Pages

Selasa, 16 September 2008

Apa yang bisa kita buat?

Selasa, 16 September 2008
Sumbangan kecil ini hanya akan berarti jika anda menanam dan merawatnya
(tag pada souvenir itu)

Sudah kali kedua, aku menerima souvenir berupa tanaman hidup. Yang pertama saat temenku menikah, dan kali ini aku terima saat acara Eagle Award, Gala Premiere.

Ada temen media yang heran, "Ini tamanam sungguhan," katanya. Wajar saja, saat pertama kali menerima souvenir semacam ini, aku juga surprise banget. Secara tujuan, souvenir ini sangat mengena. Souvenir kan tujuannya agar selalu dikenang. Kalau benda mati, mungkin setelah diterima langsung ditaruh, lalau dibiarkan. Yang ini, harus ditanam dan dirawat. Masih ada interaksi secara rutin. Pas kebetulan yang ngasih berkunjung, bisa dilihat sama-sama bagaimana perkembangannya.

Oh ya. Kedua souvenir hidup yang aku terima sama adalah bibit Adenium. Dilihat dari bentuk dan daunnya, kayaknya satu jenis (kayaknya? soalnya nggak ngerti dunia tanaman).

Tas, wadah souvenir itu juga punya semangat yang sama, USE ecofriendly bags. Kalau tas semacam ini, banyak disebar, akan menghemat tas plastik, atau, bahkan bisa menghapus tas pencemar lingkungan itu, dari peradaran (ah teori, hehehe...).

Aku terharu melihat lima film dokumenter yang menjadi finalis kompetisi itu. Semuanya bercerita tentang inisiatif seseorang untuk melestarikan lingkungan. Dan semuanya berawal dari bencana yang mereka alami.
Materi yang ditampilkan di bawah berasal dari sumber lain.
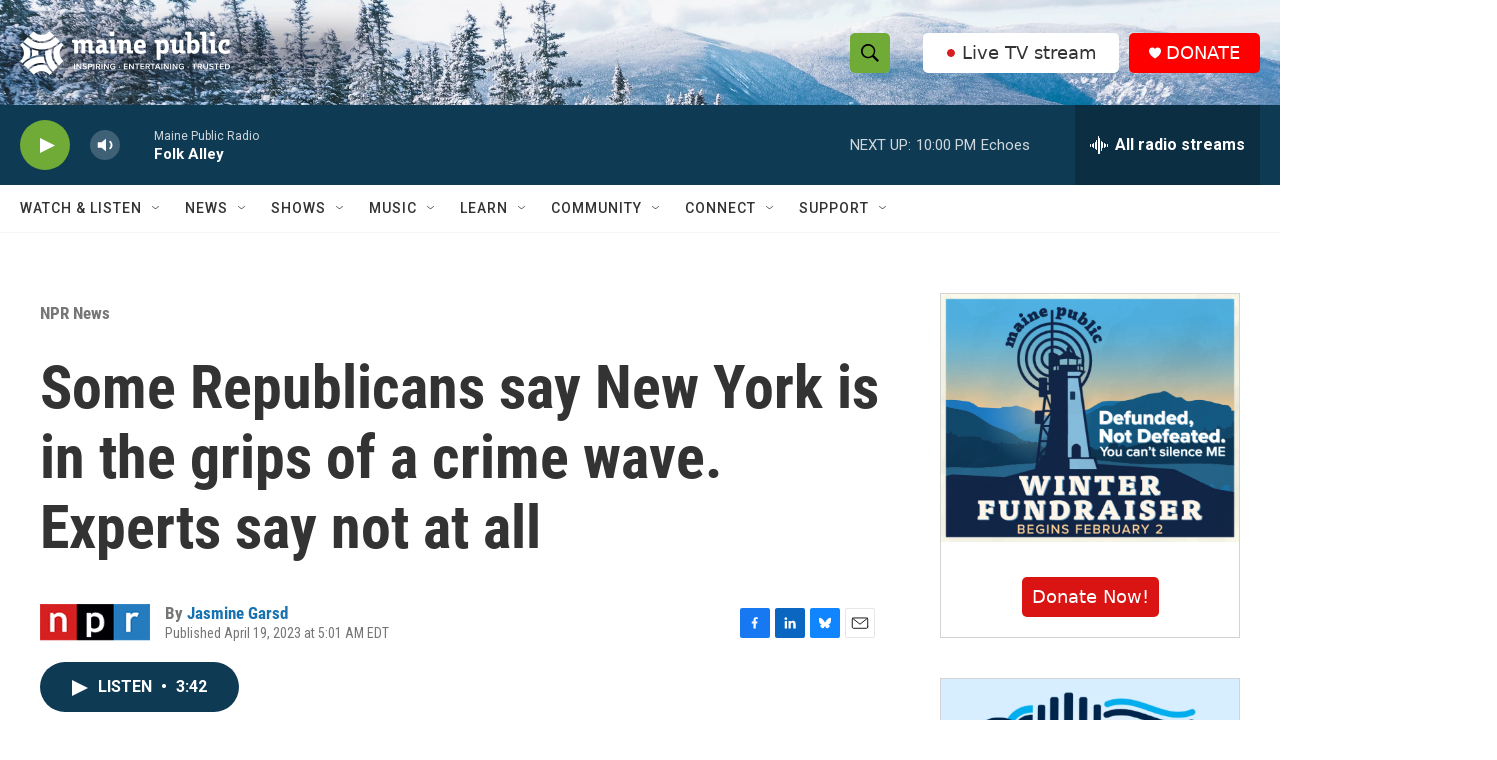

--- FILE ---
content_type: text/html; charset=utf-8
request_url: https://www.google.com/recaptcha/api2/aframe
body_size: 182
content:
<!DOCTYPE HTML><html><head><meta http-equiv="content-type" content="text/html; charset=UTF-8"></head><body><script nonce="Asu6eRBblnHFreAW5WHtVg">/** Anti-fraud and anti-abuse applications only. See google.com/recaptcha */ try{var clients={'sodar':'https://pagead2.googlesyndication.com/pagead/sodar?'};window.addEventListener("message",function(a){try{if(a.source===window.parent){var b=JSON.parse(a.data);var c=clients[b['id']];if(c){var d=document.createElement('img');d.src=c+b['params']+'&rc='+(localStorage.getItem("rc::a")?sessionStorage.getItem("rc::b"):"");window.document.body.appendChild(d);sessionStorage.setItem("rc::e",parseInt(sessionStorage.getItem("rc::e")||0)+1);localStorage.setItem("rc::h",'1769306301260');}}}catch(b){}});window.parent.postMessage("_grecaptcha_ready", "*");}catch(b){}</script></body></html>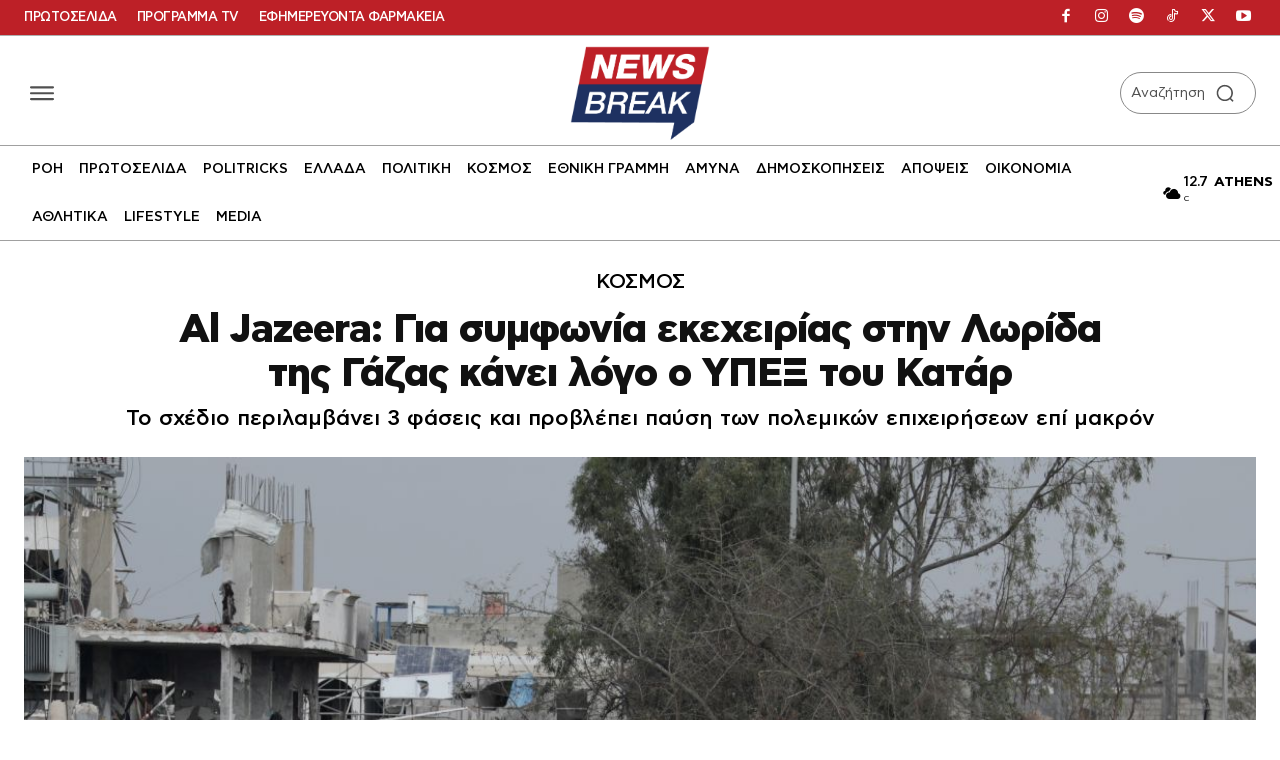

--- FILE ---
content_type: application/javascript; charset=utf-8
request_url: https://fundingchoicesmessages.google.com/f/AGSKWxWSwEEK_vcBwlfCRqyBitDVR9fRtB5VPhPCkue-sYsmgt-4UyYB16UgxFJ4YzfHHpyjo0DSGAsBJycT6Smddub1HepwiEuTVn81RXegglgBVb5cDGT4PJ1FuecYTZAlqvHfw5Rt-lo1igoT0XbqkxuxhJ94_P9ut_mGoi3ahHl7vHeneJiYtufk4lrq/_/DemoAd..swf?clickthru=/imlive5./adtology./js.ng/channel_
body_size: -1290
content:
window['0c39e945-cbf7-46a0-bbb0-596df0da0da5'] = true;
Prahara Tsunami Bertabur Bakau, cerita Baba Akong yang gigih menanam bakau setelah daerah tempat tinggalnya terkubur akibat tsunami.

Buah Yang Menunggu Mati, cerita jerih payah petani apel di Batu yang tidak ingin apelnya punah. Ya, punah karena tanahnya banyak kehilangan unsur hara akibat penggunaan bahan kimia yang berlebihan. Rusaknya tanah itu menyebabkan produksi apel Batu terus-menerus turun. Yang mengejutkan, ada pengakuan petani apel, "Apel sekarang sudah tidak layak dikonsumsi lagi, sudah terlalu banyak bahan kimia yang terkandung didalamnya. Habis gimana, kalau nggak gitu tidak bisa panen." Ini yang menyebabkan Chamim resah. Bersama kelompoknya, ia membuat gerakan rehabilitasi tanah.

Pulau Bangka Menangis, film ini bercerita tentang rusaknya Pulau Bangka akibat penambangan timah. Ada salah seorang warganya yang prihatin. Lalu ia menanam sengon sebanyak-banyaknya. Selain untuk mempersempit lahan tambang, ia berharap dapat menghijaukan Pulau Bangka.

Tanah Terakhir, kalau yang ini bercerita kearifan suku Dayak untuk melestarikan hutan. Tetapi sayang, hutan yang mereka lestarikan adalah hutan yang terakhir. Yang lainnya sudah habis ditebang dan kayunya dijual murah kepada penadah.

Hampir sama dengan Tanah Terakhir, Menjual Mimpi Di Sambak, bercerita pelestarian hutan di desa Sambak, Magelang. Penduduk desa giat menanam kembali hutan yang sudah rusak. Mereka sudah merasakan bagaimana hidup tanpa hutan. Air sulit, kalau tidak itu ya kebanyakan air, banjir.

Saya angkat topi pada mereka semua. Di pinggiran Jakarta juga ada Kampung 99, yang hijau dan sejuk. Di Surabaya ada ibu-ibu PKK yang mengelola sendiri sampah rumah tangga di lingkunganya. Nah, apa yang bisa kita buat?